After the yen lost 10% of its value against the greenback last year, the yen has fallen again nearly 9% since the start of 2022.

Its depreciation has increased further in recent weeks, with the prospect of an even more aggressive monetary tightening by the US Federal Reserve (Fed) than originally expected to counter inflation in the United States to its 40-year high.

Going against the grain of the other major central banks, the Bank of Japan (BoJ) is maintaining its highly accommodative monetary policy, as the macroeconomic conditions for tightening are still not met in Japan.

BoJ Governor Haruhiko Kuroda also reconfirmed this rate on Wednesday, which appears to have sparked the yen’s new weakness.
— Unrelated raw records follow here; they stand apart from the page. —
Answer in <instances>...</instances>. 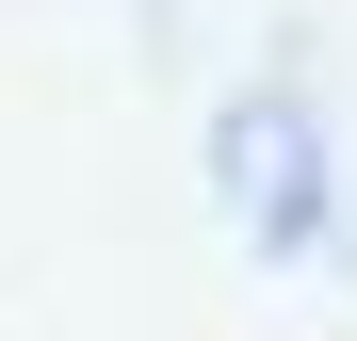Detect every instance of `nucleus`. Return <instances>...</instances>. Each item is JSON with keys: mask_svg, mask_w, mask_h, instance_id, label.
Returning a JSON list of instances; mask_svg holds the SVG:
<instances>
[{"mask_svg": "<svg viewBox=\"0 0 357 341\" xmlns=\"http://www.w3.org/2000/svg\"><path fill=\"white\" fill-rule=\"evenodd\" d=\"M227 146H244V195H260V227H276V244H309V227H325V195H309V162H292V114L260 98Z\"/></svg>", "mask_w": 357, "mask_h": 341, "instance_id": "1", "label": "nucleus"}]
</instances>
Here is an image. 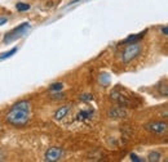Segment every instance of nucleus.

– An ineffective “safe harbor” effect –

Japan’s economy is still fluctuating after the initial shock caused by the Covid pandemic in 2020, but inflation is much more moderate there than elsewhere (barely 0.6% excluding fresh produce in February), even if it is now also accelerating due to rising energy Prices.

The yen has traditionally been a “safe haven” in the event of severe market turbulence. For despite its appalling government debt (more than 260% of GDP according to the IMF), Japan appears to be a country with a strong backbone: it has been the world’s largest creditor for three decades, with a net worth abroad that weighed $3.6 trillion end of 2021, data from Japan’s Ministry of Finance shows.

However, this status has not worked since the beginning of the Russo-Ukrainian conflict, as rising energy prices widen the trade deficit of Japan, a major importer of hydrocarbons.

This will also cause the Japanese currency to fall as “oil importers have to pay in dollars and therefore buy dollars,” reminded AFP Masamichi Adachi, chief economist at UBS Securities in Japan.

But the BoJ continues to view yen weakness as an overall positive for the Japanese economy, notably by improving the price competitiveness of the country’s exports and boosting corporate profits as they convert their foreign earnings into yen.

However, this dogma, which the government also adheres to, has begun to be debated in Japan. Because the sharp drop in the yen combined with rising energy prices weakens small and medium-sized enterprises targeting the national market, as well as the purchasing power of households, whose consumption is already half-mast.

– Sudden movements “very problematic” –

Japanese politicians are increasingly concerned about the rapid decline of the national currency. “Exchange rate stability is important and we find sudden movements undesirable,” government spokesman Hirokazu Matsuno reiterated on Wednesday, following similar comments by Prime Minister Fumio Kishida the day before.

Japanese Finance Minister Shunichi Suzuki made it clear on Wednesday that such fluctuations were “very problematic”.

However, direct intervention from Tokyo with its foreign exchange reserves to support the yen seems difficult, economists say.

The US authorities “see positive about the appreciation of the dollar, because their problem is high inflation,” emphasized Mr. Adachi. This rules out a coordinated US-Japanese intervention, which would have a greater impact than a unilateral action by Tokyo.

Moreover, “it would be strange” if the Japanese government intervened by buying the yen while the BoJ left its extremely accommodative policy unchanged, Tohru Sasaki of JPMorgan Chase also noted, when polled by AFP.